AAAAHH

They remade Avatar: The Last Airbender as a live action TV show on Netflix. Unlike the original animated cartoon (it isn’t an anime apparently), the live action remake is broken into hour-long mega episodes spanning multiple story arcs at a time. I’ve only seen the first episode so far, but I can already tell the pacing will be rough. In order to check that I am not just nostalgia tripping, I went ahead and downloaded the original series as well and started watching that too.

The difference is night and day. The new series begins with the main story plot up front: we meet the fire lord, we see Aang run away from the air temple, and we even get to see the air nomads get genocided all before ever meeting the water tribe. In contrast, the worldly exposition in the original series is only a couple minutes long. Katara explains that 100 years ago the fire nation started a war with the other nations and screwed everything up. Quickly, the original series brings us to Sokka and Katara fishing together. The stakes are much lower at this point in the cartoon and the main trio meet up without having the baggage of war and genocide hanging over the scene. It takes the live action show over 20 minutes to reach the same point–the length of an entire animated ATLA episode!

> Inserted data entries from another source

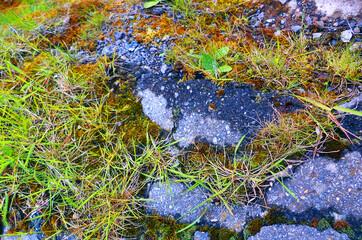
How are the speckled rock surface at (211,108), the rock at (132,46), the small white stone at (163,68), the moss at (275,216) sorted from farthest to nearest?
the rock at (132,46)
the small white stone at (163,68)
the speckled rock surface at (211,108)
the moss at (275,216)

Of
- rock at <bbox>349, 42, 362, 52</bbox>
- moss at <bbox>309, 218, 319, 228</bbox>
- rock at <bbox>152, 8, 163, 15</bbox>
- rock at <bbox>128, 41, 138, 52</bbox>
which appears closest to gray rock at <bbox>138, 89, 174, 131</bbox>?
rock at <bbox>128, 41, 138, 52</bbox>

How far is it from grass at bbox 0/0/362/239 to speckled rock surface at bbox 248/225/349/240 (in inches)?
10.4

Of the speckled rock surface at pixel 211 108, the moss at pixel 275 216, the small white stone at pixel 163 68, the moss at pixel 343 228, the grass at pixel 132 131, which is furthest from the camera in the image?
the small white stone at pixel 163 68

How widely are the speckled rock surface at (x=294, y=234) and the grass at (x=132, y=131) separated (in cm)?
26

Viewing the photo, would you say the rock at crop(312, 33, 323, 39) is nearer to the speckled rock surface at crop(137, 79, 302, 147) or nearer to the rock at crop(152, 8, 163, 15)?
the speckled rock surface at crop(137, 79, 302, 147)

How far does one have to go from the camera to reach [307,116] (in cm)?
192

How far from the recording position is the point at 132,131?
2.19m

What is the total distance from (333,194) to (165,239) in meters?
1.34

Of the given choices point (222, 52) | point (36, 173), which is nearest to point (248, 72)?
point (222, 52)

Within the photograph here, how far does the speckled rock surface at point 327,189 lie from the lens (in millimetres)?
1594

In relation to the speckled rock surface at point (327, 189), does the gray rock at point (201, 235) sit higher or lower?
lower

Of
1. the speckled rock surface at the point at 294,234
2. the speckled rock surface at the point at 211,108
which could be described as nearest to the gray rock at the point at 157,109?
the speckled rock surface at the point at 211,108

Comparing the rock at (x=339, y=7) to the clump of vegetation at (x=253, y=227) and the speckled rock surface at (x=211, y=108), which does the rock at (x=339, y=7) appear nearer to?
the speckled rock surface at (x=211, y=108)

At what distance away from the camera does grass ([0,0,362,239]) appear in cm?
192
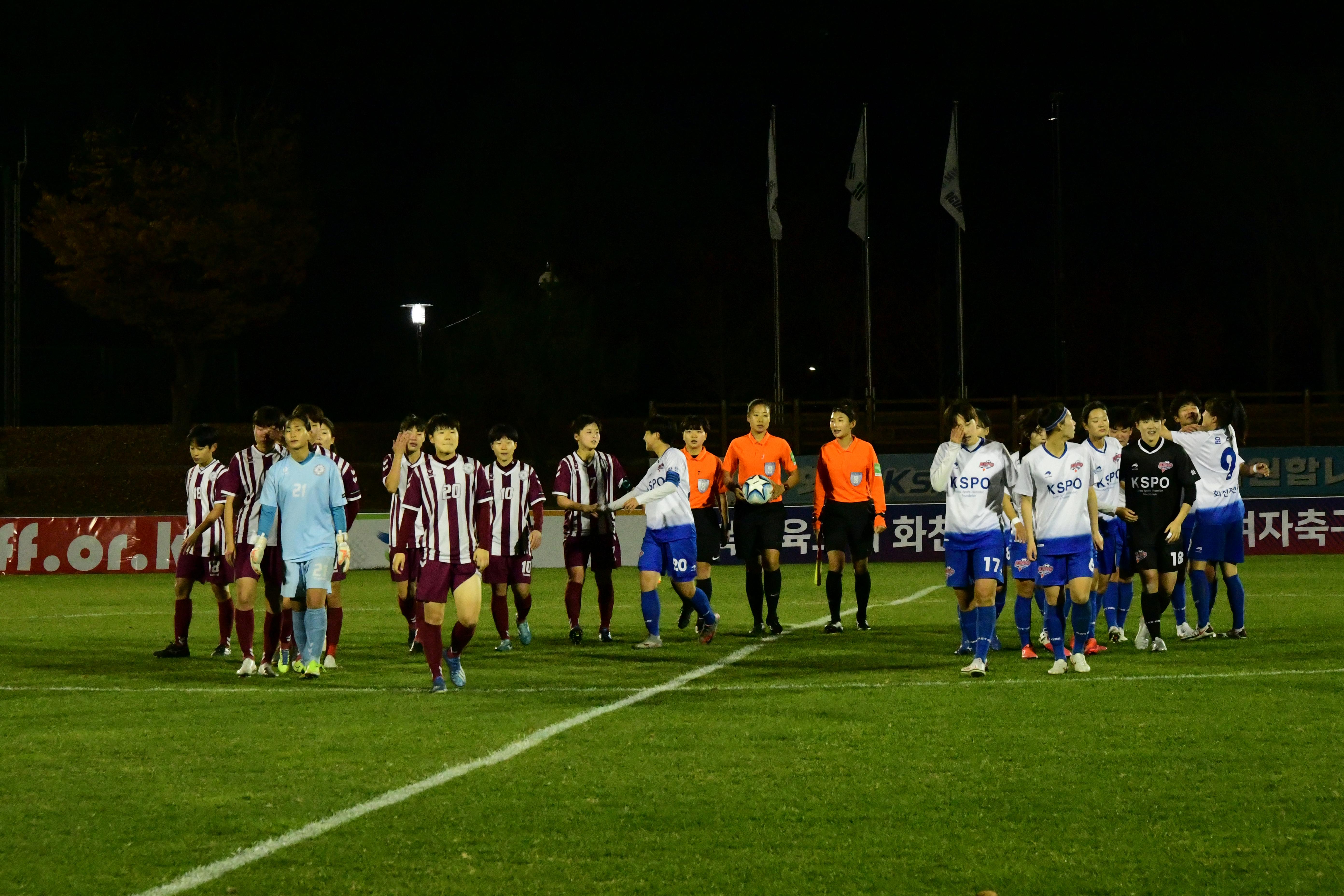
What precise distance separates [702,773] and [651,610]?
17.8ft

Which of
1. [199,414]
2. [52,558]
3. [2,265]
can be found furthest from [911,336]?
[52,558]

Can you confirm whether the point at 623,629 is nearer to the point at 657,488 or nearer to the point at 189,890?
the point at 657,488

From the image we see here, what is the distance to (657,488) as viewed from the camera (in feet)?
38.7

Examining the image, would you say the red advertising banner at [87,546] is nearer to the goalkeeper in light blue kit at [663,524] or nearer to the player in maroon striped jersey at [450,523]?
the goalkeeper in light blue kit at [663,524]

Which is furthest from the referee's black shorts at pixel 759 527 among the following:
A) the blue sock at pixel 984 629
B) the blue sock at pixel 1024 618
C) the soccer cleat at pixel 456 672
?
the soccer cleat at pixel 456 672

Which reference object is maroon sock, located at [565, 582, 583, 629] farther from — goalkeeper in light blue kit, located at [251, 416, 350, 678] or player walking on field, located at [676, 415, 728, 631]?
goalkeeper in light blue kit, located at [251, 416, 350, 678]

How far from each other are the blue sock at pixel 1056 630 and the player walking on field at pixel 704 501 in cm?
361

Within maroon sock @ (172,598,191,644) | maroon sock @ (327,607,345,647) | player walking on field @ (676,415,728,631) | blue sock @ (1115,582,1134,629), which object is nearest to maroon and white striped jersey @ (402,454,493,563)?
maroon sock @ (327,607,345,647)

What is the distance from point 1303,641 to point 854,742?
20.3 ft

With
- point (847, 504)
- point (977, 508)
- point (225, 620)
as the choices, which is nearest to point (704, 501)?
point (847, 504)

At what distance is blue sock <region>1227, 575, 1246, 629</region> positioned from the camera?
12.4 metres

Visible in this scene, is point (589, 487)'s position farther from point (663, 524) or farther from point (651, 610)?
point (651, 610)

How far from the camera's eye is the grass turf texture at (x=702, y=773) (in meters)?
5.20

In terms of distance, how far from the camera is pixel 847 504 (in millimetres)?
13445
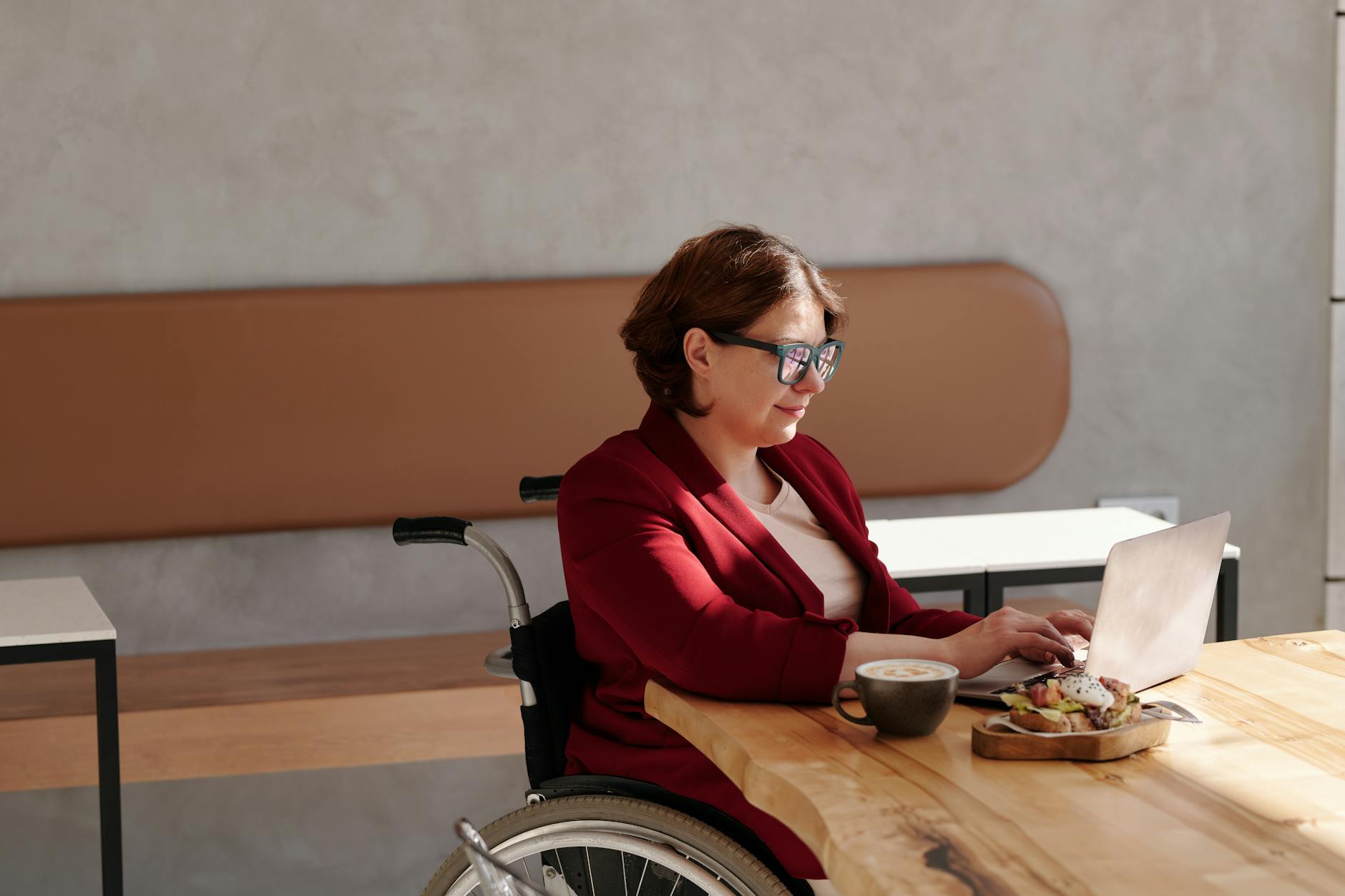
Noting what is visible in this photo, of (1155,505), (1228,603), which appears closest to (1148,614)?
(1228,603)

This emphasis on story framing comes at the cost of character development. It seems like live-action Aang barely gets to have any quality time with his new water tribe friends before Prince Zuko shows up to steal Aang away. The interactions we do get are certainly a lot darker– Aang is informed of the loss of everything he knows, fights Zuko, and goes to see his dead family at the Southern Air Temple all in one episode. I imagine things will get a lot lighter as the adventure picks up, but this first episode is just a slog. Meanwhile in the animation, Aang is sneezing and flying up into the air and sledding on penguins and playing in the snow. Katara is dropping fish on Sokka’s head while trying to water bend, and she accidentally blows up an iceberg after Sokka tells her to go help out with woman chores in the village (that part’s gone in the live action too). While the movie is transparent about Aang being the Avatar and we get his whole backstory in the first 20 minutes, the animated show keeps this ambiguous. Katara even asks Aang if he knows anything about the Avatar, to which he sheepishly declines. He then has a nightmare sequence that alludes to his circumstances (stranded at sea during a storm), but Aang’s full backstory doesn’t completely unfold until the end of episode three.

The live action info-dumps in an unflattering way. Aang is made to seem sort of cruel in the way that he abandons his family just before they get cooked. And when the plot line is laid out like the exposition to a war movie, it seems kind of cheesy. This isn’t to say that ATLA is a deep show–it is literally an adventure story that takes place during a war–but it feels really extra flat when the guts are spilled right there in the first 20 minutes, cheesy big helmet fire lord and all!

The original ATLA is a fantastic piece of media (well planned, amazingly paced, oozing with original ideas and characters), so remakes are destined to fail by comparison. Even the change of medium is jarring! Animation suits Aang so well. He feels weightless in 2D, and all the characters can be extremely emotive thanks to the fact that they are drawings rather than physical humans that have to act like real people and magic cartoon characters at the same time. I won’t comment on the acting in the live action, it is fine I think. Hovering and soaring doesn’t look quite right in the live action series, though. It feels very computer generated. Sometimes the sets feel fake too, but other times the shimmering ice caught me.

If you haven’t ever watched ATLA, watch the original series. It is considered one of the best cartoons of all time for a reason. The live action has yet to wow me. I like live action Sokka.